‘The Shaping Power of Risk: Literature, Culture, Environment’
February 24-26, 2012, University of Bayreuth
Prof. Dr. Ursula K. Heise (Stanford University)
Prof. Colin Milburn (University of California, Davis)
Dr. Bronislaw Szerszynski (Lancaster University)
Since the 1980s, one of the most productively employed categories of social and cultural analysis has been the category of “risk.” Sociologists such as Ulrich Beck, Anthony Giddens and Niklas Luhmann have shown that various social, political, and cultural transformations in our period of late modernity can be understood as responses to risk perception, risk communication, and risk assessment. Similarly, cultural anthropologists in the tradition of Mary Douglas have identified the socio-cultural mechanisms and functions that are involved in the construction of risk. Only fairly recently, however, has risk become a theoretical lens and analytical category in the fields of literary and cultural studies – most significantly in the field of environmentally oriented literary and cultural studies.
While concepts of risk point toward a whole spectrum of notions that range from chance and probability to loss and threat, the culturally shaping power of current environmental risks has largely been the result of a concept of risk as threat: technologically induced, anthropogenic risks such as the nuclear risk, biochemical/toxic risks, the risk of global warming and climate change, and the risk of species extinction as well as non-anthropogenic risks such as earthquakes, tsunamis or volcanic eruptions have all figured as perceptual and cognitive schemata in situations that are characterized by the openness and uncertainty of the future. Risk must thus be distinguished from actual catastrophe: risk refers to the anticipation of catastrophe and to the possibility of detrimental future occurrences.
Based on the premise that due to their imaginative and formal/aesthetic range cultural artefacts such as literary texts, films, or video games participate in processes of risk communication in very specific ways, this conference intends to broaden our understanding of the culturally shaping power of risk by featuring keynote lectures and papers that investigate the participation of a variety of texts – texts coming in different media, but also texts emerging from different cultures – in the processes of environmental risk communication.

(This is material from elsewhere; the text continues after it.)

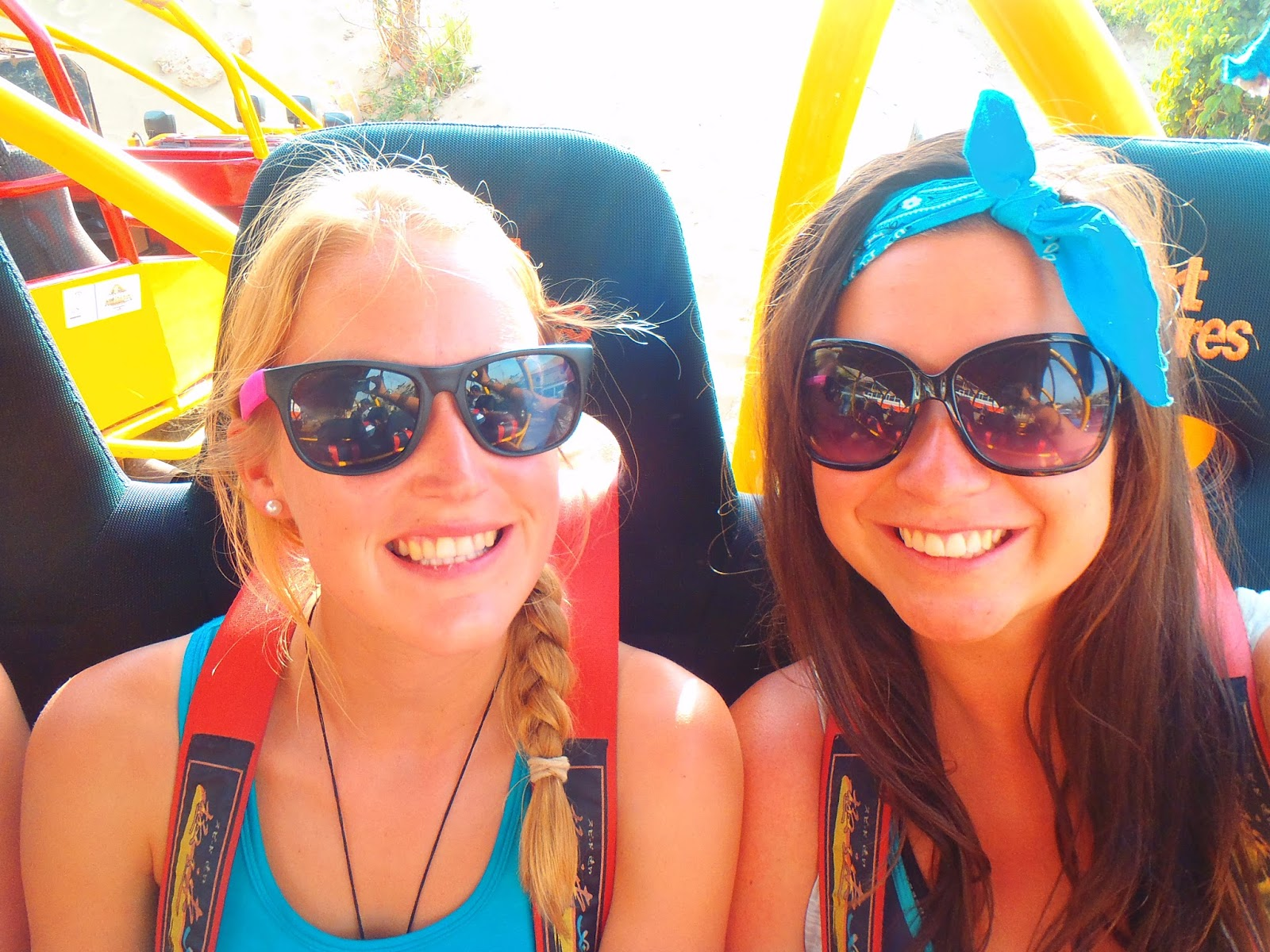 Simone and Nina in Dune Buggy Peru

The conference will focus on three topic areas:
A Environmental risks and genre
The representation of risk often involves the employment of particular genres, genre conventions, modes of narration, and imagery. Papers in this topic area will explore the forms and functions of, for instance, genres such as environmental dystopias, eco- or medical thrillers, and legal drama, of narrative modes such as environmental apocalypticism, but also of genres or modes that have figured less prominently in the recent history of environmental risk representation.
B Environmental risks and the affective/emotional power of texts
Affect and emotion are of central importance to our enjoyment of all kinds of cultural products, be they poems, novels, blockbuster movies, or video games, and they also play a major role in our assessment of various risk scenarios. Their ability to engage audiences emotionally is one of the reasons why literary and filmic representations of risk sometimes interact in powerful ways with media reports on real-world events and scientific projections of possible future developments. Papers in this topic area will therefore examine the affective dimension of risk representation in literary and film texts and the way it opens up spaces for involvement in relation to the risks addressed.
C Environmental risks and the moral function of texts
With the identification of an environmental risk as a threat or danger in a text we automatically move within – culturally specific – realms of ethics and morality since this identification involves judgments about “goodness” or “badness,” about “right” and “wrong.” Literature and film offer indispensable, sometimes multi-layered sites of moral deliberation and can thus be regarded as specific modes of ethical inquiry. Papers in this topic area will thus address the environmental ethical dimension in literary and filmic risk narratives by, for instance, taking into account historically and culturally changing sets of ideas or conceptual frames that activate and strengthen particular values.
Prof. Dr. Sylvia Mayer
Chair Anglophone Literatures and Cultures / American Studies
The conference was sponsered by the Hans Böckler Foundation and the Bavarian American Academy.